= Andrea Biglia =

Italian Renaissance humanist (1395–1435)

Andrea Biglia (c. 1395 – 1435) was an Italian Renaissance humanist, known as a moral philosopher and historian.

==Life==
He was born in Milan, and became an Augustinian hermit in 1412. After time studying in Padua he came to the Santo Spirito, Florence in 1418.

In 1423 he moved to Bologna, and by the end of the 1420s, after a period at Pavia. He was teaching at the University of Siena, having left Bologna because of anti-papal feeling in 1428. There he died of the plague in 1435.

==Associations==
An early influence was Gasparino Barzizza at Padua, and Sicco Polenton, another pupil there, became a friend. Biglia in Florence met the humanist circle including Ambrogio Traversari: others were Giovanni Aurispa, Leonardo Bruni and Niccolò Niccoli. In Bologna he associated with Niccolò Albergati. There he encountered Aurispa again, and the other humanists Leon Battista Alberti, Giovanni Lamola, Antonio Panormita, and Giovanni Toscanella. His interest in Islamic history was stimulated by the 1432 visit to Siena of Sigismund of Hungary.

==Works==
Biglia wrote a treatise against the populist preacher Bernardino of Siena. In connection with this dispute, Biglia wrote on the Holy Name of Jesus, and these theological writings proved influential. Some of Biglia's own sermons survive.

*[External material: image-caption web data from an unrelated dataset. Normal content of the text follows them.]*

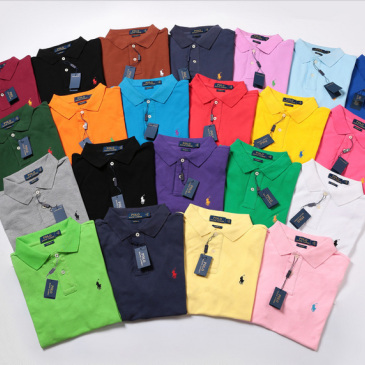 Ralph Lauren Polo Shirts for MEN Small Pony (21 Colors) #9874263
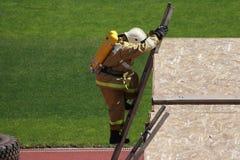 fireman Immagine Stock Libera da Diritti
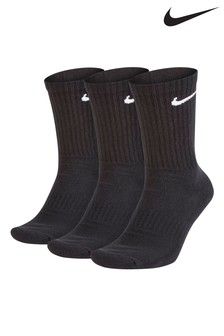 Nike Everyday Cushion Crew Training Socks Three Pack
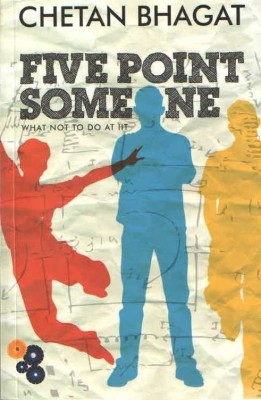 Buy Five Point Someone: What Not To Do At IIT (English): Book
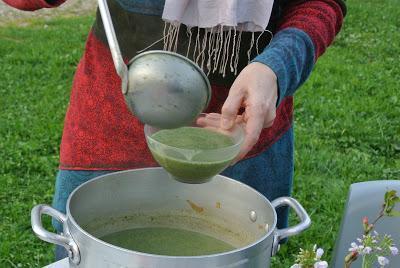 tasting the jura, part 1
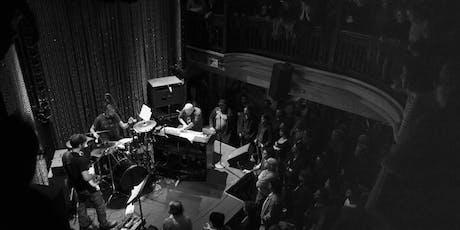 John Zorn's Simulacrum tickets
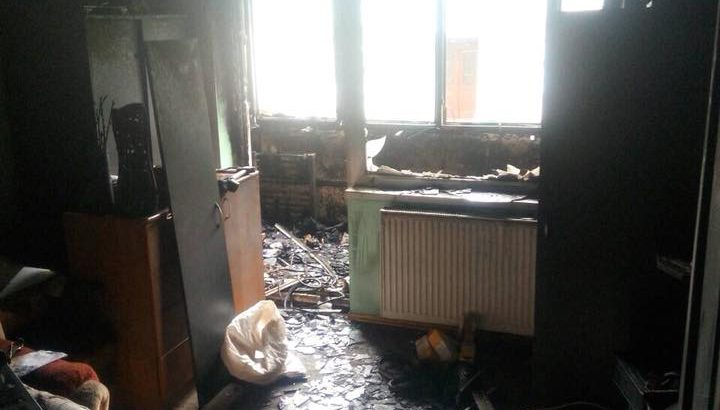 Небайдужих коломиян просять допомогти сім'ї військових, у яких згоріла квартира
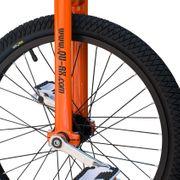 Monocycle Quax Luxus 20 pouces Orange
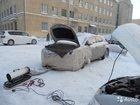 Фото в   Быстрый отогрев и запуск авто на месте. в Хабаровске 1000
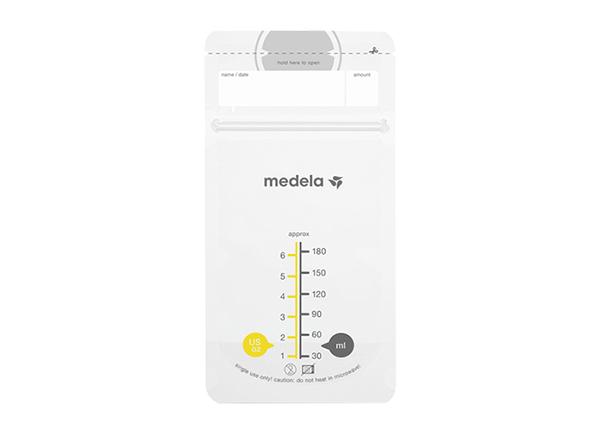 Medela мешки для хранения грудного молока 180 мл
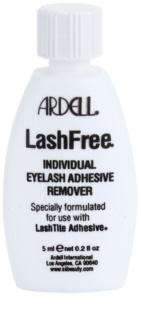 Ardell LashFree Klebstoffentferner für künstliche Wimpern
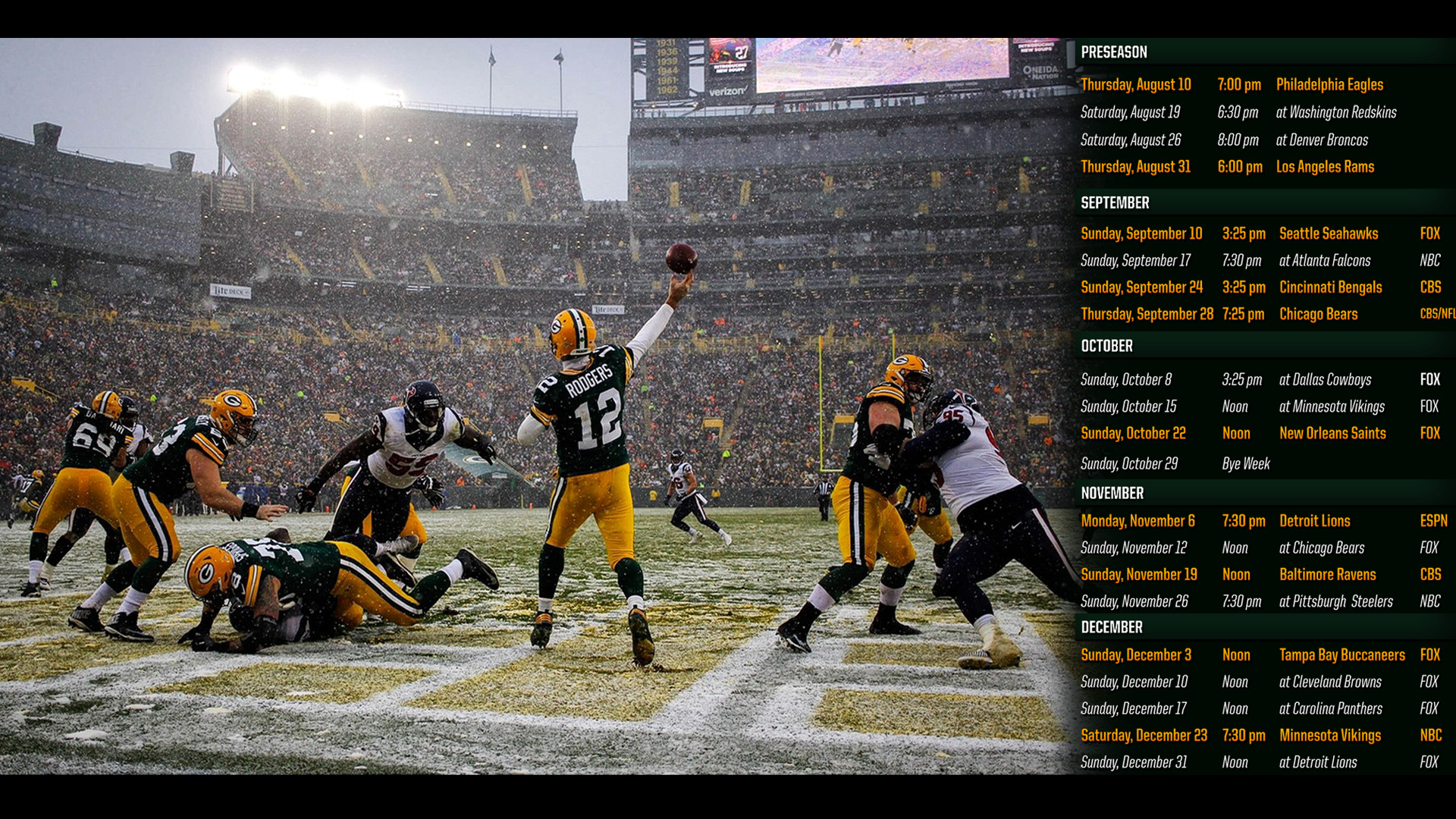 Green Bay Packers Schedule Wallpaper (69+ images)
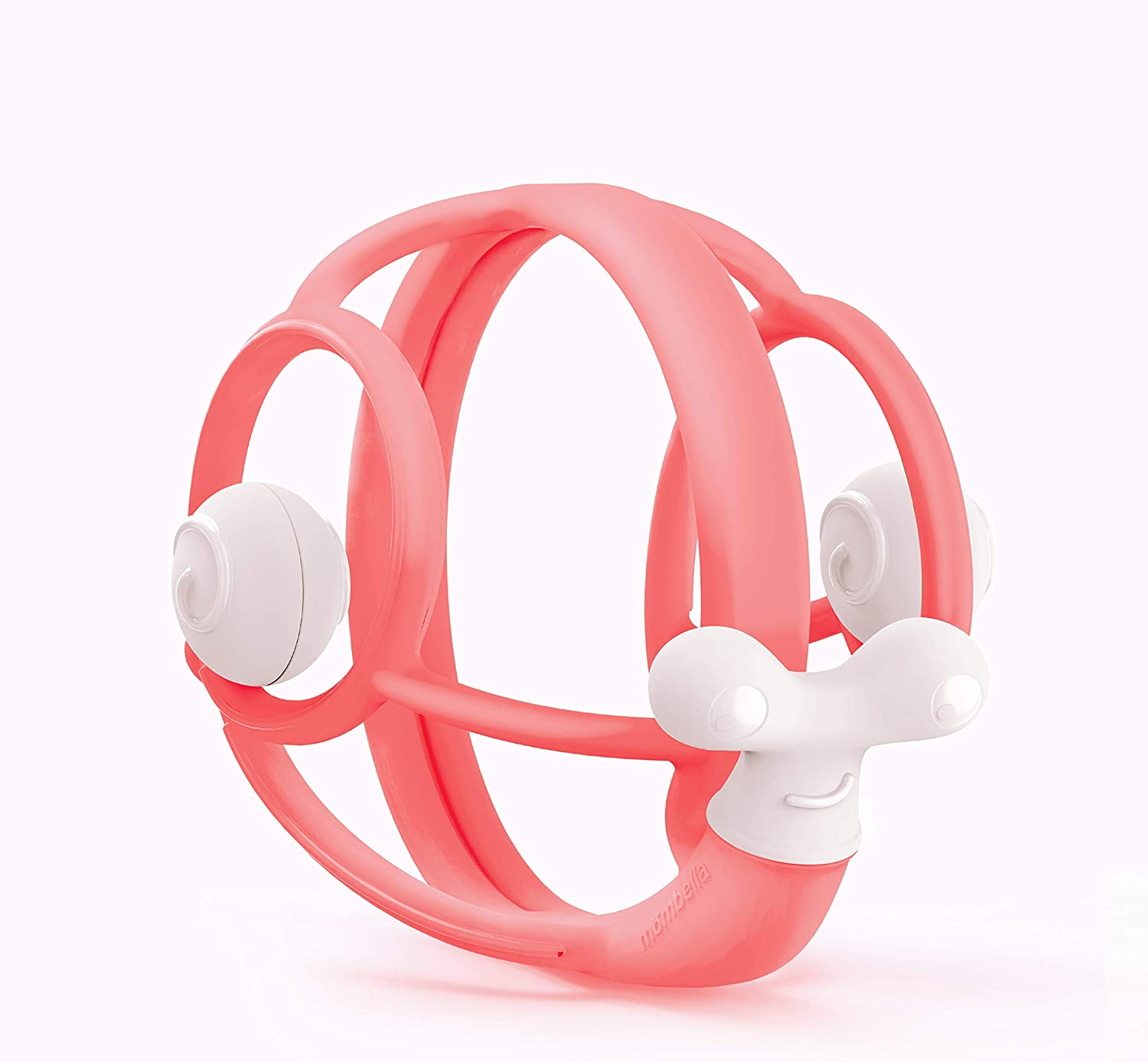 Mombella Pink Silicone Safe Teething Rattle for 3m+ Good for Baby Hands to Clutch and Learn Hand-Brain co-Operation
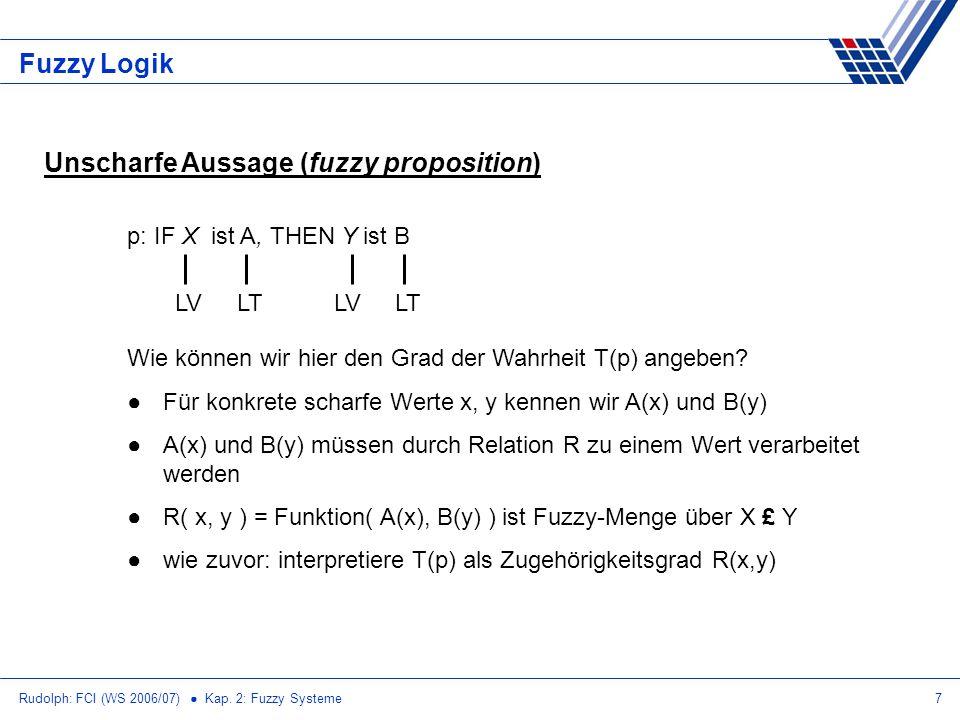 Rudolph: FCI (WS 2006/07) Kap. 2: Fuzzy Systeme7 Fuzzy Logik Unscharfe Aussage (fuzzy proposition) p: IF X ist A, THEN Y ist B Wie können wir hier den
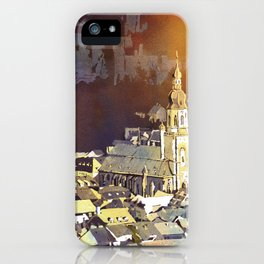Watercolor painting of steeple of 13th century Church of the Holy Spirit in city of Heidelberg, Germany iPhone Case
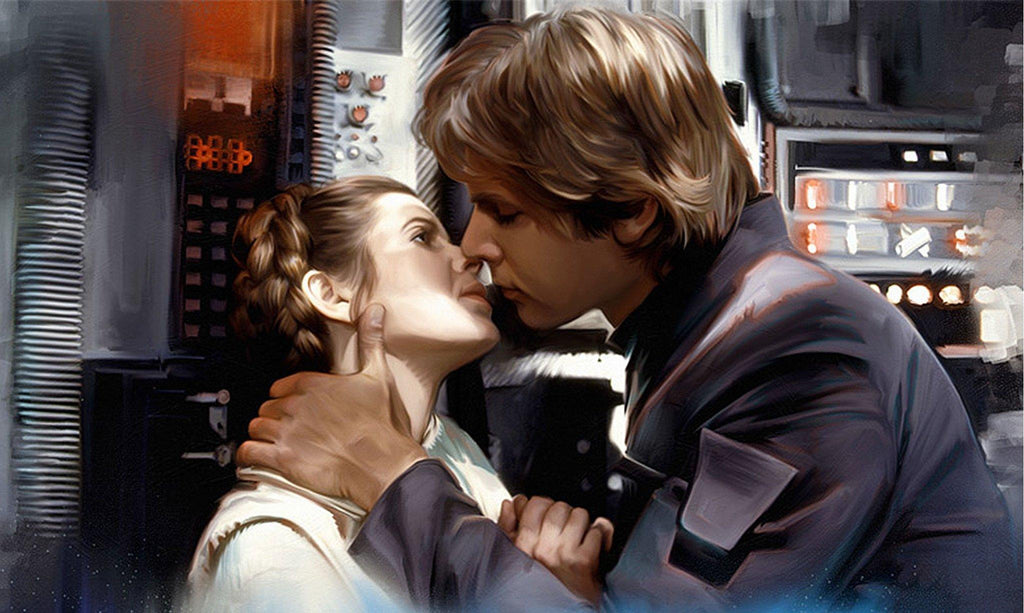 Star Wars - He Knew by Brian Rood; giclee limited edition art on canvas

As a historian he wrote on Eastern Christendom and Islam, including a history of the Mongols. His best-known work Rerum mediolanensium historia was a history of Milan in the period 1402–1431 in the style of Livy. In it he was an apologist for the 1424 taking of Forlì by the Visconti.

As a translator he worked on the Vita Timoleontis of Plutarch from Greek, which he had learned at some point, and some of Aristotle.